Kindly, Powell's has asked me to blog this week. Truthfully, I've never blogged before. Not even in private (if that's possible). So I'm feeling a bit unprepared, not to mention a little fried, as I've just returned from my BBT (Big Book Tour) and haven't even unpacked. The whole thing only consisted of 4 cities (including the one where I live, so, 3 cities). It was fun, if short. But not as short as it might have been considering I got stuck in LA due to a massive storm back east. After bursting into tears at the airport (because I hadn't called ahead and had therefore checked out of my hotel, returned my rental car, and rode that frigging bus from the rental car place to the terminal), after all this I came to my senses and simply headed back to the hotel. With its minibar. Cable. Cabana off the back. Champagne orderable from the rooftop phone. Not that I didn't miss the 3YO, the husband, the snow (okay, not the snow), but it ended up that tramping around LA for a few days with nothing but change in my pockets and shoes on my feet, drinking tequila with one of my best friends ? well, it didn't suck.

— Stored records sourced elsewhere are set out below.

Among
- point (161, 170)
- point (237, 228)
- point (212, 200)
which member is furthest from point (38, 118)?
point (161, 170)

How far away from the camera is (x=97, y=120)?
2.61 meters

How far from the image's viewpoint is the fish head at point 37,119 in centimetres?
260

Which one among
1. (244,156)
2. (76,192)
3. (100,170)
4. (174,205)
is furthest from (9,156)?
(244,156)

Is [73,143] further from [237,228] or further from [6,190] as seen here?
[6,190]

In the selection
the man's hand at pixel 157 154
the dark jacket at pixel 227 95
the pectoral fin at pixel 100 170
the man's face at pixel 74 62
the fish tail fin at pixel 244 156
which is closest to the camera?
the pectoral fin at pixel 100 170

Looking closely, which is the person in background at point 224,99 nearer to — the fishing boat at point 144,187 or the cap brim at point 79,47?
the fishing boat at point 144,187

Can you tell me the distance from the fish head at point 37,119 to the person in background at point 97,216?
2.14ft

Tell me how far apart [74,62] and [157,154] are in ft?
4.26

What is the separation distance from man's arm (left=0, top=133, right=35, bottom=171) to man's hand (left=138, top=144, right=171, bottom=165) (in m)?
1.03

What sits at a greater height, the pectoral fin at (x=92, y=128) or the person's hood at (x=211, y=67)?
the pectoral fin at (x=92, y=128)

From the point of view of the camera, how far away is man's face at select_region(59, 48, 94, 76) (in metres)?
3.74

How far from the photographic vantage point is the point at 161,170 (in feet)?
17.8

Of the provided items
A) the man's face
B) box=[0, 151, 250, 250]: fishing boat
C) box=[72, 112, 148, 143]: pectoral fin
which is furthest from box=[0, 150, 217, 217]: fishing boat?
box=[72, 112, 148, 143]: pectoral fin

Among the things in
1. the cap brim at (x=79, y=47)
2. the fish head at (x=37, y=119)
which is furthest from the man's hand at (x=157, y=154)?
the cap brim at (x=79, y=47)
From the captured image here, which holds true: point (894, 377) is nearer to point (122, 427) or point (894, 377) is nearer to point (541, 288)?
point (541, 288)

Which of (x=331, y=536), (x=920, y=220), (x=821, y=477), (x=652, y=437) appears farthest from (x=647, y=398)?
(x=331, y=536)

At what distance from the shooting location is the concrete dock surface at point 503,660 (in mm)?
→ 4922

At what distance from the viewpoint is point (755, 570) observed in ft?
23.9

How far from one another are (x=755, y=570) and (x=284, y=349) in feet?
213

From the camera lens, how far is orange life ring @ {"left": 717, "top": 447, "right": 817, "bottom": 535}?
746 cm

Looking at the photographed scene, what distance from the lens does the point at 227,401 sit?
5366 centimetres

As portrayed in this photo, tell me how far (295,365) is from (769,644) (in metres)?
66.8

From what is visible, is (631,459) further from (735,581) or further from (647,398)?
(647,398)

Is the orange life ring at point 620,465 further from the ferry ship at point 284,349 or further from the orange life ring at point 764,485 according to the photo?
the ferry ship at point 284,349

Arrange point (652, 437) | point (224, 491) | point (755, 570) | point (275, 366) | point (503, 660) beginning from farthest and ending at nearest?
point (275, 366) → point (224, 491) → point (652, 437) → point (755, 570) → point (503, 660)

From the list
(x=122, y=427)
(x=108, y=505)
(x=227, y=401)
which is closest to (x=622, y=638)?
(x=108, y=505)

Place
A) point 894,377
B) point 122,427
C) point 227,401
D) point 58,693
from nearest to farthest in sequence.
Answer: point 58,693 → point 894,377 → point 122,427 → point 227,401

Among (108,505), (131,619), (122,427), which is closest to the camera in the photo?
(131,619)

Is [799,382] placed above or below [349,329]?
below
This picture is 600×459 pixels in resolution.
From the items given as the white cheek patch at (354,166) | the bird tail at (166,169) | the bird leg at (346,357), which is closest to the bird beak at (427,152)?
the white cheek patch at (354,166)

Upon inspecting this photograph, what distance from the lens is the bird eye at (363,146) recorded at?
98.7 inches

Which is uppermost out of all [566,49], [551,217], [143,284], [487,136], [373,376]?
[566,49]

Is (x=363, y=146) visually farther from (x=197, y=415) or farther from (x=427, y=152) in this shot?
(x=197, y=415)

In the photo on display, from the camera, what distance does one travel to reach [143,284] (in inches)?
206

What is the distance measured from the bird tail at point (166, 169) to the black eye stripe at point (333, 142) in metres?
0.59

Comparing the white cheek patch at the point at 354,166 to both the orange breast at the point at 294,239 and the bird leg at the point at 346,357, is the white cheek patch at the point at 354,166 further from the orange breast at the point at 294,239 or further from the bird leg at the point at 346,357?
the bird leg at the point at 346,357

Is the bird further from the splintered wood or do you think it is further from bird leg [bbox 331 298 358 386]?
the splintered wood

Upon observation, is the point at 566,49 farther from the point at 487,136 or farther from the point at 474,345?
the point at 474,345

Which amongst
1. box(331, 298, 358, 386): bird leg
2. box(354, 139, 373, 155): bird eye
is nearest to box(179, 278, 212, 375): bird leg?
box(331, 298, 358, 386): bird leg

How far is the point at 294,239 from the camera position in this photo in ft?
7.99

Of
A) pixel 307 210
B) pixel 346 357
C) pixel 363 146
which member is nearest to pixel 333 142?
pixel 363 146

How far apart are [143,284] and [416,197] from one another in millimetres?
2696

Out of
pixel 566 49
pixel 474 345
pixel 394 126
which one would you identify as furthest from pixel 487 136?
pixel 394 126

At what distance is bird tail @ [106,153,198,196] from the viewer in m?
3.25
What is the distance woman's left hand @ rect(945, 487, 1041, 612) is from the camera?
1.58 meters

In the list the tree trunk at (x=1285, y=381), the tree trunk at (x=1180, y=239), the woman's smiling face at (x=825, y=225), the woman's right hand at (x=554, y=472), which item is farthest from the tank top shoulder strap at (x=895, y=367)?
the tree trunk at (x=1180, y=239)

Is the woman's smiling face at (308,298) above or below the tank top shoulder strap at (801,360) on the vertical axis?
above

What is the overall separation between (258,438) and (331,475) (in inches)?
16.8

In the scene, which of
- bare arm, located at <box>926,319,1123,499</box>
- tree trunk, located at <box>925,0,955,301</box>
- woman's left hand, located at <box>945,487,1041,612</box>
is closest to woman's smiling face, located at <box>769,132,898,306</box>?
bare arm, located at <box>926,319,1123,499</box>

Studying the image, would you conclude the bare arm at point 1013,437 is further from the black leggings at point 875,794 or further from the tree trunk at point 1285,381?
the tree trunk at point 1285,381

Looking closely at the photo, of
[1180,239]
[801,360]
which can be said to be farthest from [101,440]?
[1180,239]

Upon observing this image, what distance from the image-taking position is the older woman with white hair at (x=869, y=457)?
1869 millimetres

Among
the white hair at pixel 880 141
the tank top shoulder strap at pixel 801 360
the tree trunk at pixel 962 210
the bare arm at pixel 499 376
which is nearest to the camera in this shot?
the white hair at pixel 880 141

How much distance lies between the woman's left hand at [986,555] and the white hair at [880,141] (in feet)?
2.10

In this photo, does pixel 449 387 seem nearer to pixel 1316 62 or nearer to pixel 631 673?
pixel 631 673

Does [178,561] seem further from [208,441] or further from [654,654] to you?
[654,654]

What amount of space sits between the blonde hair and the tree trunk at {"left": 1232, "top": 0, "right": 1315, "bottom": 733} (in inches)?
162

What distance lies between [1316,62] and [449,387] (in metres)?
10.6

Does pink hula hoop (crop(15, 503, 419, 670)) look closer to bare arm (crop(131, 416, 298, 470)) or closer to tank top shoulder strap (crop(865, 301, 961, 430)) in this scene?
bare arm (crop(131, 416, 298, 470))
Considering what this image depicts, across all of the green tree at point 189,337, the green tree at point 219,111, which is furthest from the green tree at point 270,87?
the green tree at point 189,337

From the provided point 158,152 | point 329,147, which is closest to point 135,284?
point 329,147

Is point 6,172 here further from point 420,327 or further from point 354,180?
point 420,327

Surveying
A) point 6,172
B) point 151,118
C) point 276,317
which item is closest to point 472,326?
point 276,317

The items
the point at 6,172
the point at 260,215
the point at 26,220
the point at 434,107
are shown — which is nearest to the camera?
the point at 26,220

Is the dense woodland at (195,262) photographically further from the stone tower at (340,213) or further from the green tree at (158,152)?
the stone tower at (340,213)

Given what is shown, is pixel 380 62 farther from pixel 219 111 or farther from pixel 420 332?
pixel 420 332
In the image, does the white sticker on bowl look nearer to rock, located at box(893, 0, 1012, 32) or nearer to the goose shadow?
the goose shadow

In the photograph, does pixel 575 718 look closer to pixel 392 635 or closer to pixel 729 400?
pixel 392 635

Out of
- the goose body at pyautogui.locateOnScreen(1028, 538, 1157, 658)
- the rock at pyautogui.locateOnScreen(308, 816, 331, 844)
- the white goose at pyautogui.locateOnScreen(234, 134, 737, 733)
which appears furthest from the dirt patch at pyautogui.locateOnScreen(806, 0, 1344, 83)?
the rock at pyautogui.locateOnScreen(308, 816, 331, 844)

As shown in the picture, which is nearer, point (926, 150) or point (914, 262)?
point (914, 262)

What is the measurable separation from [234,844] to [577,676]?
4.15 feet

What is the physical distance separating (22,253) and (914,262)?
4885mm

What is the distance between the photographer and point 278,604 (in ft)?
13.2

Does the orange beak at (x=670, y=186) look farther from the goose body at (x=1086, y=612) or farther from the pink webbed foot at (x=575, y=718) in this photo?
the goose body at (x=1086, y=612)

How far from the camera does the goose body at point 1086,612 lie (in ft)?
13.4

But back to blogging. In lieu of trying to force out any genius meanderings, I've decided that I should use what's left of my (now) 79 minutes (minus showering/dressing time) to introduce myself. My name is Jen Trynin and I used to be a B-level rock star. What makes my story different from most of the other millions of failed-rock-star stories is that when I self-released my own CD, Cockamamie, it sparked one of the most heated major label bidding wars of 1995. (Is that description coming off as rote as it is?) In short, I signed with Warner Bros under a Next-Big-Thing rubric ? which ended up being more like a toe tag. I put out two records and toured around and made some videos and smoked a lot and flirted with boys and got drunk ? until I got dropped. I quit music. Took a bunch of classes I'd never taken before. Started writing about my experiences, which ended up being my book that has just come out called Everything I'm Cracked Up to Be.
So the funny thing is (I HEARD THIS CHICK WAS FUNNY AND SO FAR THIS BLOG IS LIKE SO NOT FUNNY)(Hey, give her a break, the second she got back from BBT her family descended for FOUR DAYS not that there's anything wrong with that, but now she has to go to a CHILDREN'S MUSEUM ? DON'T FORGET THE CHILDREN'S MUSEUM and she'd finally gotten her calluses going again but now hasn't played guitar in six days and her fingertips are feeling, once again, POOFY) So the funny thing is, as I was doing interviews etc. for my BB (Big Book), here's how it would generally go: We'd talk a little, mostly about what it was like to Be An Unknown Songwriter, then what it was like to Be The Center of A Bidding War, and then what it was like to Be A Big Fat Commercial Failure, and then they'd say, "So can you play us a tune?" Not that I wasn't prepared for this, but may I say that it was WEIRD. I haven't played my own music since 1998 which ended up making me feel so fucked up over that I was compelled to write a MAJOR MOTION BOOK on the whole thing, and then there I am, years later, out in the world promoting my book and myself as a WRITER and now, suddenly, people want to hear my MUSIC?
What?
So I'd play a song. But then afterwards, on more than one occasion, the person said something along the lines of, "Hey, you're pretty good," like the person was surprised. I found this very confusing. I mean, did this person think my memoir thingy was a total Frey (i.e., misconstruction of the "truth"), as if I'd never achieved anything in music a' tall?
On the flipside: After the aforementioned interview and song performance, the interviewer would often give me one of those long, pensive, you-poor-thing looks and then say, "So after your music didn't, you know, work out, then what did you do?" Hmm. After my music thing didn't work out, then what did I do? PAUSE. PAUSE. PAUSE. This is when I'd look over at my book, which was usually on a flat surface somewhere in plain view. I'd point to it. "I wrote that book," is what I'd say.
So presently, due to pending CHILDREN'S MUSEUM VISIT, greasy hair, and general BORN-WITH-IT-CAN'T-HELP-IT CRANKY DEMEANOR, all I can say is this: I feel like one of those drawings that's supposed to fool with your mind ? the one that appears to be of a little baby if you look at it this way, or an old man if you look at it that way. But sometimes it just doesn't look like anything at all.